Best Practices for 3D Printing

When I first got a 3D printer, I was a little disappointed with the print quality, to be honest. But after using it for a while and fine-tuning some of the settings, I've started to get better results and a sense for what works and what doesn't. I'll share some tips and tricks, and hopefully they'll be useful to others. I have a ROBO3D and use Repetier-Host and Slic3r software but I expect these tips to be widely applicable for 3D printing, especially with poly-lactic acid (PLA).

As mentioned above, I got better results once I adopted these practices.
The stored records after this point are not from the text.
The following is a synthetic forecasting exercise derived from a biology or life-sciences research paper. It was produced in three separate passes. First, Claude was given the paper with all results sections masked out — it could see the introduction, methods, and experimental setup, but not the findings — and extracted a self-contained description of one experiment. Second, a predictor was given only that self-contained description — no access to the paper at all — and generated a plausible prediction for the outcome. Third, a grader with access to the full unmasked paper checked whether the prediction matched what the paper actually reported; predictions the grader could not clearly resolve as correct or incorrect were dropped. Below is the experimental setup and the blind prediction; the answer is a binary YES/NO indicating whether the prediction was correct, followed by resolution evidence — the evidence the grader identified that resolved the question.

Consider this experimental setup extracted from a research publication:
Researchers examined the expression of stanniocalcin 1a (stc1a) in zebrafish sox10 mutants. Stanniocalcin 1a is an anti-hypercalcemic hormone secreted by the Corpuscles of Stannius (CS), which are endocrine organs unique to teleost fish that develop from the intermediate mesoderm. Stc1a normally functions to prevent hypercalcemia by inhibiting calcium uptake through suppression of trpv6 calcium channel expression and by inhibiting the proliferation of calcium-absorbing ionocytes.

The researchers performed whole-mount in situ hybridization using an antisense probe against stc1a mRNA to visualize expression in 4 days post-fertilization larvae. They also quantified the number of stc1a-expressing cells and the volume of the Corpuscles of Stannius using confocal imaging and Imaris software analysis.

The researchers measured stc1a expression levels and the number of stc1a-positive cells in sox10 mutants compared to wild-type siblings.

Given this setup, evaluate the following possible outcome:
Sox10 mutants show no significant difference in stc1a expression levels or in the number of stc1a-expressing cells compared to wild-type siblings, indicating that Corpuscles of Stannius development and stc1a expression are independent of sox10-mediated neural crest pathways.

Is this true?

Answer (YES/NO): NO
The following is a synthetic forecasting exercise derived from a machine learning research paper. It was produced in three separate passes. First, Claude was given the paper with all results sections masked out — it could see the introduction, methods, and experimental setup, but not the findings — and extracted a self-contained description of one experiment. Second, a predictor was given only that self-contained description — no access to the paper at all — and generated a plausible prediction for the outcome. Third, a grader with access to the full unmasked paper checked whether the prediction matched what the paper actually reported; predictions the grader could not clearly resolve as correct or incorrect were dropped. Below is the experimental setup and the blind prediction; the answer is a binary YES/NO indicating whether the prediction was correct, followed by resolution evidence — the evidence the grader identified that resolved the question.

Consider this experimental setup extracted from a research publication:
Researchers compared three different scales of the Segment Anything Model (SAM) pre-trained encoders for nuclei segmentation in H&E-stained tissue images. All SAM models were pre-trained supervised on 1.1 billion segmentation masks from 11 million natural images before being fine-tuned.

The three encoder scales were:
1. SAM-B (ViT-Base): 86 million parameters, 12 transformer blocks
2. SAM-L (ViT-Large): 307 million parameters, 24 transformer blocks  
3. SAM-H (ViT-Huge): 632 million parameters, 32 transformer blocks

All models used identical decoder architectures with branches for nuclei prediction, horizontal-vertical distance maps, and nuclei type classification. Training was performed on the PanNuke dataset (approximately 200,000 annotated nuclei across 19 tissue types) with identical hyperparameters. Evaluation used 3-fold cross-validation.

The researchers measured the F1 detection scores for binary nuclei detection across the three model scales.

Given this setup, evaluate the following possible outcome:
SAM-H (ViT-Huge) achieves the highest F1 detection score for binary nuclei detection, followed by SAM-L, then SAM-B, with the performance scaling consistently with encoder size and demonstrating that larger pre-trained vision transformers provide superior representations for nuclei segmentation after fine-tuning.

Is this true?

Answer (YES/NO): NO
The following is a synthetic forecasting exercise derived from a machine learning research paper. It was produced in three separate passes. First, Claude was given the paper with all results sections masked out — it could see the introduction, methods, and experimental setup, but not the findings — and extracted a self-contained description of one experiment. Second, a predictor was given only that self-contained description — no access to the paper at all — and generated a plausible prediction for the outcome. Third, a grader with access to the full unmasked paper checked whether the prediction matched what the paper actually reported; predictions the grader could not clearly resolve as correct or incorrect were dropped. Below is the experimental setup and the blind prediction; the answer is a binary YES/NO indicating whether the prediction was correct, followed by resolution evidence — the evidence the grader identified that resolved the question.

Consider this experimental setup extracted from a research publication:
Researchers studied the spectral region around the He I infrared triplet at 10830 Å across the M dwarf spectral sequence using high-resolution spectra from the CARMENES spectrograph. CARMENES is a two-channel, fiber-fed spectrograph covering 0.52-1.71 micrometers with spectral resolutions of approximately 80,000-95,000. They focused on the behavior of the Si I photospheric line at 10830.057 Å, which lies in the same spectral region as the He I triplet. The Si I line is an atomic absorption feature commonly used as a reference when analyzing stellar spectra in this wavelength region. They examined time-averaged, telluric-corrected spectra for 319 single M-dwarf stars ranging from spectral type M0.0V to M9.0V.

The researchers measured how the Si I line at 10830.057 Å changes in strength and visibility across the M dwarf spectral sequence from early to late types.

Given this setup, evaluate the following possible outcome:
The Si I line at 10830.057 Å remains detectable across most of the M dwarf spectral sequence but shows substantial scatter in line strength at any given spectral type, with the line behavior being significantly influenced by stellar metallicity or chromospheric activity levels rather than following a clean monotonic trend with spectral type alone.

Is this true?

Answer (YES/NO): NO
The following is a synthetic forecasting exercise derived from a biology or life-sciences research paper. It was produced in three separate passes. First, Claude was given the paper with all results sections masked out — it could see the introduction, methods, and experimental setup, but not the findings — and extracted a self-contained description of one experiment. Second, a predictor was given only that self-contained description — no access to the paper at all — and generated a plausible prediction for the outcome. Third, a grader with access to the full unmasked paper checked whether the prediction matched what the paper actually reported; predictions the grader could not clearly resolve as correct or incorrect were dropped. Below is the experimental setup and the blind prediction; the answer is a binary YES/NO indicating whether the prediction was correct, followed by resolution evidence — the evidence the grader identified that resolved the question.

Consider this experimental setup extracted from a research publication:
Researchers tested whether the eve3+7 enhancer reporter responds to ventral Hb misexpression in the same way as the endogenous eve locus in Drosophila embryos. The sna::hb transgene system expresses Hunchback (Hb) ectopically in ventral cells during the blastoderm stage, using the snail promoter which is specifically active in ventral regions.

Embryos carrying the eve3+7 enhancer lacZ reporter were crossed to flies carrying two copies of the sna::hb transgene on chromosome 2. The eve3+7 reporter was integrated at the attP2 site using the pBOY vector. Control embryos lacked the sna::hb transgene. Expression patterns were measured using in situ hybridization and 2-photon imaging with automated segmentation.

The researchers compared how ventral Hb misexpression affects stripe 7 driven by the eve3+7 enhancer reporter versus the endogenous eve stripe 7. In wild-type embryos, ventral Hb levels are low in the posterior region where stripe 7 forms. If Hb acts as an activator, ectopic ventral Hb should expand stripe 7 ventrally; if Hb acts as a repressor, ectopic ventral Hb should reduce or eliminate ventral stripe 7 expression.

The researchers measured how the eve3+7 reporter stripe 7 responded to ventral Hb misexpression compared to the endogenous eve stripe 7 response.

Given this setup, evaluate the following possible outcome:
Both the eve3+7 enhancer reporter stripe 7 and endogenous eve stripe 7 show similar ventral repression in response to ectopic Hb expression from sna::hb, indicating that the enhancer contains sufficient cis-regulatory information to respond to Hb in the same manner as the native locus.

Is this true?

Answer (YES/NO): NO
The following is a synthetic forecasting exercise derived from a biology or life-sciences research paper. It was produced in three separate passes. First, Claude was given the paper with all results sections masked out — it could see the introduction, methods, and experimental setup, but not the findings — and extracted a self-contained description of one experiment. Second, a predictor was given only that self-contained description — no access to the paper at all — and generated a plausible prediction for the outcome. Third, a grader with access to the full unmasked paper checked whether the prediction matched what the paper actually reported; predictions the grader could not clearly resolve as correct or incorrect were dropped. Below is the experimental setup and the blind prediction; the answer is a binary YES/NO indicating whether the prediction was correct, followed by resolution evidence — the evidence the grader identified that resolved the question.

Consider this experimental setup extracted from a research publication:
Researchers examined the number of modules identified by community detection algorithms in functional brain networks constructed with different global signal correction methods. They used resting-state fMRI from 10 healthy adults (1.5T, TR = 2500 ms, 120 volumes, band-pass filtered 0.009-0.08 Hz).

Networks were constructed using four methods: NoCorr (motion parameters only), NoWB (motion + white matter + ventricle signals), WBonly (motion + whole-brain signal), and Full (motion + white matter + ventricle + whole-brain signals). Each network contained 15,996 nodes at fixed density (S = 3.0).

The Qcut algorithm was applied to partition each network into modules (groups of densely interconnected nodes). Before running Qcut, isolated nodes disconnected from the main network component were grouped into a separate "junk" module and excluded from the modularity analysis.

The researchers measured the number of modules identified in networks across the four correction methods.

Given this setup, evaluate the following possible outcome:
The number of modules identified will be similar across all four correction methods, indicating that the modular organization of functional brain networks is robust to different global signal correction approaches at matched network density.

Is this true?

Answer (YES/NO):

  1. Precision is important. Get a pair of calipers and feeler gauges. I used feeler gauges to level the bed and set the zero height on the z-axis (0.05 mm). I used calipers to measure the true diameter of my filament (which differed from the nominal diameter of 1.75, but it is sold by weight, so I don't think the supplier was ripping people off) and enter that in the software. Calipers are also handy to have if you want your printed pieces to fit with some existing object.
  2. Set the slicing software (i.e. Slic3r) to avoid crossing perimeters when not printing to avoid hot filament continuing to drip and producing a "spider web" effect.
  3. The initial layer seems to work better at a greater thickness (e.g. 0.35 mm). Other layers can be set at 0.1 or 0.2 mm for fine-grained detail.
  4. If you make your own designs, consider "printability"; for example, try to keep the widest dimensions at the base whenever possible.
  5. An effective surface for printing is blue painter's tape liberally wiped/wetted with rubbing alcohol (isopropyl). The painter's tape can be peeled off the print bed to assist with removing the finished piece smoothly. I haven't looked into why the isopropyl alcohol works, but it does seem to make a difference.
  6. Consider doing some post-processing. At a minimum carefully clip away stray strands of plastic with scissors or a knife. A more advanced possibility (exercise extreme caution) is to use a heat gun to partially melt the outer layers for a smoother appearance. I've heard of people getting the same effect on ABS printed pieces with acetone.
  7. Something I'm starting to get more experience with is the necessary tolerances that a design should have. If you are making moving parts that need to fit together (e.g. a shaft and a hole), the inner part needs to have smaller dimensions than the outer. As a starting value, I'd recommend that the diameter of the inner part be at least 0.4 mm smaller than the diameter of the outer part—or be prepared to shave them down after printing until they fit.
  8. Temperature of the print head isn't something I've spent a lot of time adjusting, but other people say it can be important. I use a temperature of 185ˆC (except for the first layer), but apparently filament from different suppliers works better at different temperatures. When the print head is too hot, it can continue to drip plastic even when it is moving over areas that it is not supposed to be printing on.